TEKS BACAAN:
########

2.2 Era Bank-bank Bangkrut
INDUSTRI perbankan selama tahun 1998 begitu hiruk-pikuk. Antrean
panjang nasabah menyambut industri perbankan awal tahun 1998. Mereka
benar-benar telah menempatkan kepercayaan pada bank di bawah telapak
kaki. Tindakan likuidasi tanpa memperhitungkan kepanikan nasabah,
menjadi awal
dari semua prahara perbankan itu.
Untung ada jaminan atas simpanan nasabah, yang dikeluarkan pemerintah
awal tahun 1998 juga. Kesulitan perbankan di satu sisi bisa tertolong
karena tidak lagi harus dicecer nasabah panik. Namun demikian, jaminan
itu tak kunjung bisa mengakhiri krisis perbankan yang sudah berkembang
menjadi kronis.
Selain warisan dari penyakit masa lalu, ada beberapa karakter yang
membantai industri perbankan selama tahun 1998. Pertama adalah warisan
dari kepanikan nasabah yang mengakibatkan sumber pendanaan kosong
melompong. Bank Indonesia memang menyuntikkan likuiditas berupa BLBI.
Akan tetapi pengenaan suku bunga BLBI, telah pula menjadikan pemilik
menghadapi beban yang terus bertambah.
Ada lagi faktor lain yang mewarnai, yakni suku bunga kredit yang lebih
tinggi ketimbang suku bunga simpanan nasabah. Akibatnya terjadi
negative spread. Beban bankir semakin bertambah saja. Bisa dikatakan,
bank-bank kita sudah tinggal gedung-gedung saja tanpa isi.
Resesi ekonomi telah mencampakkan semua kredit yang disalurkan menjadi
sampah. Idealnya, pemilik bank sendiri harus menyuntikkan modal untuk
memberi roh pada perbankan. Akan tetapi itu tidak dapat dilakukan.
Pemilik bank juga bangkrut, karena kredit yang disalurkan ke kelompok
sendiri, terjerat kredit macet.
Tambahan pula, sebagian kredit itu telah menguap dan sebagian besar
menjadi simpanan pemilik bank yang ada di sistem perbankan
internasional. Kekhawatiran akan bisnis yang tidak nyaman di Indonesia,
telah membuat mereka lari tunggang langgang.
Akibatnya, BI harus menanggung semua beban yang ada di perbankan.
Secara de facto, pemilik saham mayoritas perbankan nasional adalah
pemerintah melalui Bank Indonesia. Bahkan sebagian besar saham-saham
bank swasta telah dicengkeram oleh Badan Penyehatan Perbankan Nasional
(BPPN).
Akan tetapi pengambilalihan Bank Indonesia atas saham-saham perbankan
nasional, juga tak menyelesaikan masalah. Idealnya, sebagaimana di
berbagai negara, pemerintah menjadi penolong mayoritas kesulitan
perbankan.

########

DATA:
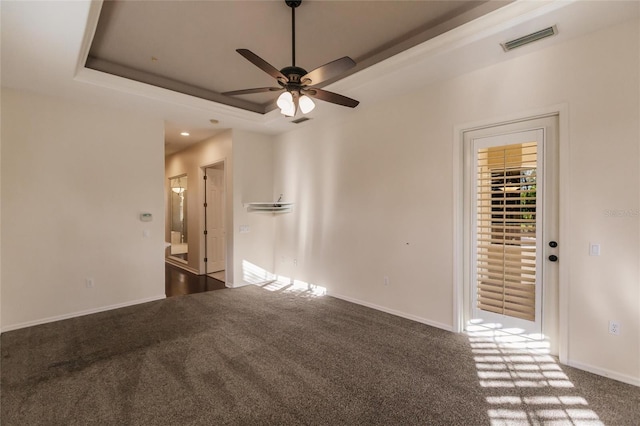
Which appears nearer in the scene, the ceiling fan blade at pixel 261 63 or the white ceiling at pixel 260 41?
the ceiling fan blade at pixel 261 63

########

DAFTAR TUGAS:
[A] Sebutkan semua singkatan yang muncul dalam teks bacaan.
[B] Tuliskan bagian teks bacaan yang dibuka dengan kata-kata yang memuat "Selain warisan dari" dan ditutup dengan "likuiditas berupa BLBI.".
Jadikan teks bacaan sebagai satu-satunya sumber.

JAWABAN PER TUGAS:
[A] BLBI, BI, BPPN

[B]
Selain warisan dari penyakit masa lalu, ada beberapa karakter yang
membantai industri perbankan selama tahun 1998. Pertama adalah warisan
dari kepanikan nasabah yang mengakibatkan sumber pendanaan kosong
melompong. Bank Indonesia memang menyuntikkan likuiditas berupa BLBI.